What you are asked to do:
Make an exact copy of the lines below.

(Spatial question entries)
• • • • •

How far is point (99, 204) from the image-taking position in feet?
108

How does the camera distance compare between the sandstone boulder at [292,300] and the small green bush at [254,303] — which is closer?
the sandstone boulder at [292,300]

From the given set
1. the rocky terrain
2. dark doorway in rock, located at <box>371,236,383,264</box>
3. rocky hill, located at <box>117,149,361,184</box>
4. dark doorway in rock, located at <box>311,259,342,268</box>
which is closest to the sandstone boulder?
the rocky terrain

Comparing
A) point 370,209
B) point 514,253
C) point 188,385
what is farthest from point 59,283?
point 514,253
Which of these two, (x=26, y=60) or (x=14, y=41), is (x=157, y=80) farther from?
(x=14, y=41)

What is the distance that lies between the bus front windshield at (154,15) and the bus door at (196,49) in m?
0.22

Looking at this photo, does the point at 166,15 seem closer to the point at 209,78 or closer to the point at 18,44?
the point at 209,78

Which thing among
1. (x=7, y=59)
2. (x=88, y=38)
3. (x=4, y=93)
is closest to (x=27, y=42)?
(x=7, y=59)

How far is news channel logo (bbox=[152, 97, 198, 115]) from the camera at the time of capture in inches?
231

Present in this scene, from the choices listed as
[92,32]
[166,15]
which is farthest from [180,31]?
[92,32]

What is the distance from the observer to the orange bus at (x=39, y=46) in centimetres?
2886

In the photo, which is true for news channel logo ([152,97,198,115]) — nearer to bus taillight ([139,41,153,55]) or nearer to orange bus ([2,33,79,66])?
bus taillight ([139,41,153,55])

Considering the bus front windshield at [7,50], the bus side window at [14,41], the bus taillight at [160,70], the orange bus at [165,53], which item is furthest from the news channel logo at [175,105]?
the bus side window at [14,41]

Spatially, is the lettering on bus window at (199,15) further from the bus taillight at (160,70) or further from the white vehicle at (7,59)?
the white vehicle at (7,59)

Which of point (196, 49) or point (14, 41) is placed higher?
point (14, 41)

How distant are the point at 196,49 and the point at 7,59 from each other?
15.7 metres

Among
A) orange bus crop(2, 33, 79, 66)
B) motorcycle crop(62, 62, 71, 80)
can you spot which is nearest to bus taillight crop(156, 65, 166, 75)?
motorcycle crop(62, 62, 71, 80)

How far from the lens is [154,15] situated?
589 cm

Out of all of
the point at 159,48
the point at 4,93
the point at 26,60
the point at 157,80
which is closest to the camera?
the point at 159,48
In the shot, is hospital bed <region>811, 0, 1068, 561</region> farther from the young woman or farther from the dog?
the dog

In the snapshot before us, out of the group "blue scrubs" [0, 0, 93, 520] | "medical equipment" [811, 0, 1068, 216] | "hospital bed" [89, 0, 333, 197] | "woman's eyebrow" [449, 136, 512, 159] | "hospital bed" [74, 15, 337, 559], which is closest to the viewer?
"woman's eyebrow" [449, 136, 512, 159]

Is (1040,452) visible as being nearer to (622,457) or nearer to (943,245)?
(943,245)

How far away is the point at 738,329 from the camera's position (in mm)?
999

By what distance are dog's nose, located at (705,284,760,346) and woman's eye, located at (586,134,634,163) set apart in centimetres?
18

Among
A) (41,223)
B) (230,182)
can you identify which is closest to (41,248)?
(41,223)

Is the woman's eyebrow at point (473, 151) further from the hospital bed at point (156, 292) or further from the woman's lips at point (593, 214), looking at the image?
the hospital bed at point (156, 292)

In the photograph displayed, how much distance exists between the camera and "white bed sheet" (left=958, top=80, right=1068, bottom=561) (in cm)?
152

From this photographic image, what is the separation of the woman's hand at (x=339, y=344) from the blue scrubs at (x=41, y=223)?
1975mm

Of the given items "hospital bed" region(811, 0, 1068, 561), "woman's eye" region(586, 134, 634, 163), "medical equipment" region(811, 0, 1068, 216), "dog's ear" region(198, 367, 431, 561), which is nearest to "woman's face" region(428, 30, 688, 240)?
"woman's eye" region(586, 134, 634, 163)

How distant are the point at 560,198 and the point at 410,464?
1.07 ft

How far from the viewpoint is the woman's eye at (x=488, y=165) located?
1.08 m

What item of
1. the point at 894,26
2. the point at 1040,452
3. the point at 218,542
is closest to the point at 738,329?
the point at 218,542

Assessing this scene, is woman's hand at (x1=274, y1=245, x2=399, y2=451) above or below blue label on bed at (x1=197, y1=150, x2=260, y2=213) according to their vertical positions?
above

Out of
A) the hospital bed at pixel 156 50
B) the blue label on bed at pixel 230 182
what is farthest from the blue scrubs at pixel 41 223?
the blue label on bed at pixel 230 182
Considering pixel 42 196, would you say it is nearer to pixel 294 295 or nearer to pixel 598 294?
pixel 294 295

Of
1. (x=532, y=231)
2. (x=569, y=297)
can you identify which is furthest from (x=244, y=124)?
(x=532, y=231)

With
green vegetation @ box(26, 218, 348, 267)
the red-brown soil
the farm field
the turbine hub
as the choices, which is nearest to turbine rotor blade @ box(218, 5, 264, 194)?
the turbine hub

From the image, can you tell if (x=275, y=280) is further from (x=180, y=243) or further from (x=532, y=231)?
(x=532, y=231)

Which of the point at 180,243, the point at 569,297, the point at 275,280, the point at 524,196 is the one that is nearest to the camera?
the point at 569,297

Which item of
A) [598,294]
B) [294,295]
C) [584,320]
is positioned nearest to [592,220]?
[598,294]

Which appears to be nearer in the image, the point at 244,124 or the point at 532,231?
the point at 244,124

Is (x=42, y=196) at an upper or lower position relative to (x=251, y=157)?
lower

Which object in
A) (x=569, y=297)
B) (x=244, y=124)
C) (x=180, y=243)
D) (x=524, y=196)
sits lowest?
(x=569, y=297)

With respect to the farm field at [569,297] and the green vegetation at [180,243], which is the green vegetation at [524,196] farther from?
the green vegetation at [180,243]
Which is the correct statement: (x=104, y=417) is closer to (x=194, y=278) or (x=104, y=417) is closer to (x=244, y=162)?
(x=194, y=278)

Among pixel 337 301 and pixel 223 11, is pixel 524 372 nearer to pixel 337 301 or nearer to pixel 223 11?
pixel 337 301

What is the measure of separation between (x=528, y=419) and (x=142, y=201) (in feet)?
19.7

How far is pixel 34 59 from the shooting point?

• • • • •

Exercise response:
How far is point (99, 204) from the image-taking position in feet?
108

How does the camera distance compare between the sandstone boulder at [292,300] and the small green bush at [254,303] — which is closer?
the sandstone boulder at [292,300]

From the given set
1. the rocky terrain
2. dark doorway in rock, located at <box>371,236,383,264</box>
3. rocky hill, located at <box>117,149,361,184</box>
4. dark doorway in rock, located at <box>311,259,342,268</box>
which is closest to the sandstone boulder?
the rocky terrain

Comparing
A) point 370,209
B) point 514,253
C) point 188,385
what is farthest from point 59,283?
point 514,253
Which of these two, (x=26, y=60) or (x=14, y=41), is (x=157, y=80) farther from?
(x=14, y=41)

What is the distance that lies between the bus front windshield at (154,15) and the bus door at (196,49) in m?
0.22

Looking at this photo, does the point at 166,15 seem closer to the point at 209,78 or closer to the point at 18,44?
the point at 209,78

Which thing among
1. (x=7, y=59)
2. (x=88, y=38)
3. (x=4, y=93)
is closest to (x=27, y=42)?
(x=7, y=59)

How far is news channel logo (bbox=[152, 97, 198, 115]) from the camera at the time of capture in inches?
231

Present in this scene, from the choices listed as
[92,32]
[166,15]
which is farthest from [180,31]?
[92,32]

What is the distance from the observer to the orange bus at (x=39, y=46) in centimetres?
2886

In the photo, which is true for news channel logo ([152,97,198,115]) — nearer to bus taillight ([139,41,153,55]) or nearer to orange bus ([2,33,79,66])?
bus taillight ([139,41,153,55])

Considering the bus front windshield at [7,50], the bus side window at [14,41], the bus taillight at [160,70], the orange bus at [165,53], which item is furthest from the news channel logo at [175,105]?
the bus side window at [14,41]

Spatially, is the lettering on bus window at (199,15) further from the bus taillight at (160,70) or further from the white vehicle at (7,59)?
the white vehicle at (7,59)

Which of point (196, 49) or point (14, 41) is placed higher?
point (14, 41)

How distant are the point at 196,49 and the point at 7,59 from each other?
15.7 metres

Among
A) orange bus crop(2, 33, 79, 66)
B) motorcycle crop(62, 62, 71, 80)
can you spot which is nearest to bus taillight crop(156, 65, 166, 75)?
motorcycle crop(62, 62, 71, 80)

How far from the lens is [154,15] situated?
589 cm

Out of all of
the point at 159,48
the point at 4,93
the point at 26,60
the point at 157,80
which is closest to the camera?
the point at 159,48
In the shot, is hospital bed <region>811, 0, 1068, 561</region> farther from the young woman or farther from the dog?
the dog

In the snapshot before us, out of the group "blue scrubs" [0, 0, 93, 520] | "medical equipment" [811, 0, 1068, 216] | "hospital bed" [89, 0, 333, 197] | "woman's eyebrow" [449, 136, 512, 159] | "hospital bed" [74, 15, 337, 559], which is closest to the viewer?
"woman's eyebrow" [449, 136, 512, 159]

Is (1040,452) visible as being nearer to (622,457) or nearer to (943,245)?
(943,245)

How far away is the point at 738,329 from the camera's position (in mm)?
999

By what distance are dog's nose, located at (705,284,760,346) and woman's eye, located at (586,134,634,163) set apart in centimetres?
18

Among
A) (41,223)
B) (230,182)
can you identify which is closest to (41,248)?
(41,223)

Is the woman's eyebrow at point (473, 151) further from the hospital bed at point (156, 292) or further from the woman's lips at point (593, 214), looking at the image?
the hospital bed at point (156, 292)

In the photograph displayed, how much distance exists between the camera and "white bed sheet" (left=958, top=80, right=1068, bottom=561) (in cm)?
152

From this photographic image, what is the separation of the woman's hand at (x=339, y=344) from the blue scrubs at (x=41, y=223)?
1975mm

Of the given items "hospital bed" region(811, 0, 1068, 561), "woman's eye" region(586, 134, 634, 163), "medical equipment" region(811, 0, 1068, 216), "dog's ear" region(198, 367, 431, 561), which is nearest to "woman's face" region(428, 30, 688, 240)?
"woman's eye" region(586, 134, 634, 163)

How distant are the point at 560,198 and the point at 410,464?
1.07 ft

How far from the viewpoint is the woman's eye at (x=488, y=165) located?
1.08 m

What item of
1. the point at 894,26
2. the point at 1040,452
3. the point at 218,542
is closest to the point at 738,329?
the point at 218,542

Assessing this scene, is woman's hand at (x1=274, y1=245, x2=399, y2=451) above or below blue label on bed at (x1=197, y1=150, x2=260, y2=213) according to their vertical positions?
above

Out of
A) the hospital bed at pixel 156 50
B) the blue label on bed at pixel 230 182
what is farthest from the blue scrubs at pixel 41 223?
the blue label on bed at pixel 230 182
Considering pixel 42 196, would you say it is nearer to pixel 294 295 or nearer to pixel 598 294?
pixel 294 295

Of
1. (x=532, y=231)
2. (x=569, y=297)
can you identify which is furthest from (x=244, y=124)?
(x=532, y=231)

With
green vegetation @ box(26, 218, 348, 267)
the red-brown soil
the farm field
the turbine hub
as the choices, which is nearest to turbine rotor blade @ box(218, 5, 264, 194)?
the turbine hub

From the image, can you tell if (x=275, y=280) is further from (x=180, y=243) or further from (x=532, y=231)?
(x=532, y=231)

Which of the point at 180,243, the point at 569,297, the point at 275,280, the point at 524,196 is the one that is nearest to the camera?
the point at 569,297

Which item of
A) [598,294]
B) [294,295]
C) [584,320]
is positioned nearest to [592,220]?
[598,294]

Which appears to be nearer in the image, the point at 244,124 or the point at 532,231?
the point at 244,124

Is (x=42, y=196) at an upper or lower position relative to (x=251, y=157)?
lower

Which object in
A) (x=569, y=297)
B) (x=244, y=124)
C) (x=180, y=243)
D) (x=524, y=196)
sits lowest?
(x=569, y=297)

With respect to the farm field at [569,297] and the green vegetation at [180,243], which is the green vegetation at [524,196] farther from?
the green vegetation at [180,243]
Which is the correct statement: (x=104, y=417) is closer to (x=194, y=278) or (x=104, y=417) is closer to (x=244, y=162)?
(x=194, y=278)

Among pixel 337 301 and pixel 223 11, is pixel 524 372 nearer to pixel 337 301 or nearer to pixel 223 11?
pixel 337 301

What is the measure of separation between (x=528, y=419) and (x=142, y=201) (in feet)?
19.7

How far is pixel 34 59 from the shooting point?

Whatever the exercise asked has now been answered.